There was certainly a limit to what could be written and published at all and maybe this was already the absolute maximum of criticism possible and it had to be hidden in that family story that makes us all wonder how the mother could sacrifice so much for the brother who only brought misery into the family. All that rich traditional food must also have an extra symbolic meaning.

18Simone2
Okt. 8, 2014, 2:42 pm

After the reviews, I thought the book would disappoint me but it didn't. Not at all. It clearly was not written for people all over the world, but how bad is that? I have read it as a story about Vietnam for the Vietnamese. I agree with Deern that Duong Thu Huong has probably uttered the maximum allowable amount of criticism on communism The detailed descriptions of the food, the village of the aunt and the life in the city, I thought beautiful; they show the timelessness of the country and the way people live there - by the way exactly as I remember it after a trip to Vietnam in 1994. I think it is the story of a country and its people that has always managed to remain authentic, despite the influences of other countries.

19annamorphic
Okt. 10, 2014, 8:15 am

Finished this last night. It did improve as it went along but somehow failed to hit the mark for me. I agree with Minks at #11 about the handy clever student type who voices lots of opinions we should agree with near the end -- that's a problem I've noticed in several 1001 novels whose authors couldn't reconcile the more personal trajectory of their novel with the political message they wanted to convey.
Anyway, my take-away on this one is that revenge and self-sacrifice are both poor ways to run your life.

20japaul22
Okt. 10, 2014, 3:47 pm

I ended up in the group that liked this.
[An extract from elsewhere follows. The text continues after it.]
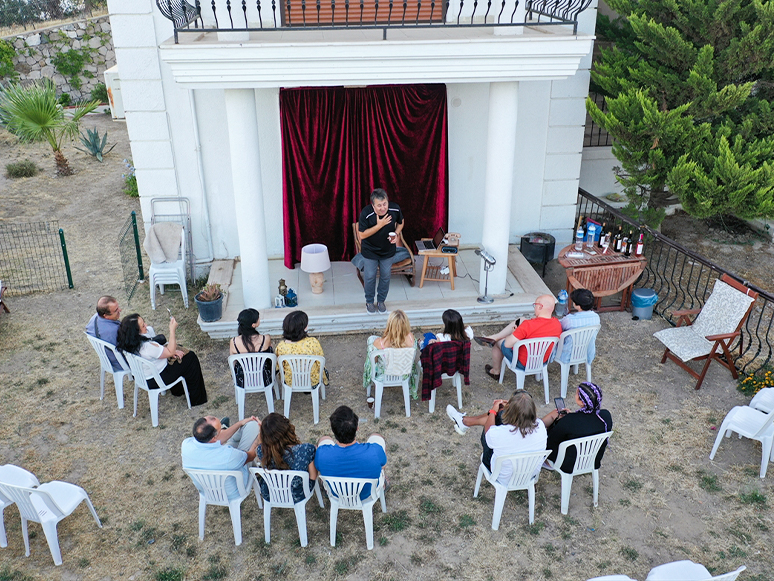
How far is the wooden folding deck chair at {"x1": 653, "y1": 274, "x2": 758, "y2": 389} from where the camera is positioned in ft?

I was expecting it to be more political, but ended up liking the way it focused on foods and rituals instead. The politics were obviously still there, but they weren't as prevalent as other similar books that I've read. I thought the writing skill was a bit weak, but it's always hard when reading a translation to know whether some of that would be different if I was reading in the original language. Anyway, I'm glad I read it.

21amerynth
Okt. 16, 2014, 8:09 am

I finished the book this morning. I liked but didn't love it.
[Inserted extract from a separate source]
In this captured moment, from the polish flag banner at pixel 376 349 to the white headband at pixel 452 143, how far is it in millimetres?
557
Like others, I found the book lacked an essential emotional core, but perhaps that was part of the point. To live under the circumstances described, you may have to stuff your emotions away in order to just survive.

What I liked about the book was the insight into the Communist regime in Vietnam.... it certainly felt like a realistic portrayal.

22soffitta1
Okt. 24, 2014, 2:04 pm

I started reading the comments before I finished the book, and recognised many of my own feelings towards it. I didn't connect with the characters, I don't mean I disliked it or thought the characters were bad, just that at times passion was missing in the character. They seemed downtrodden, with their lives very much dictated by outside forces. There were glimpses of more, but the author didn't always expand on it, leaving a sort of unsatisfied feeling. I can see how this was such a polemic and important novel historically, so I am glad to have expanded my reading, but I think I'll need to read it again to really draw it out.

23sjmccreary
Dez. 11, 2014, 3:23 pm

I finally got this book read - quite late for the group read. I don't know that I have anything to add to the comments already made. I was hoping for more about the larger society, but I'm happy to accept it as a story about one family. I thought it still offers interesting insights. The prevalence of self-sacrifice in the older women was disturbing to me. The aunt was a single woman, so using her wealth to help the extended family seemed less questionable than the mother denying her own daughter food and suitable shelter just to provide for her nephews. I got the subsequent diabetes diagnosis - as an unintended consequence of that generosity, and resulting in still further sacrifices. As much as I found him repugnant, I would have liked to know more about the uncle.

Not the best book ever read, but definitely worth the effort.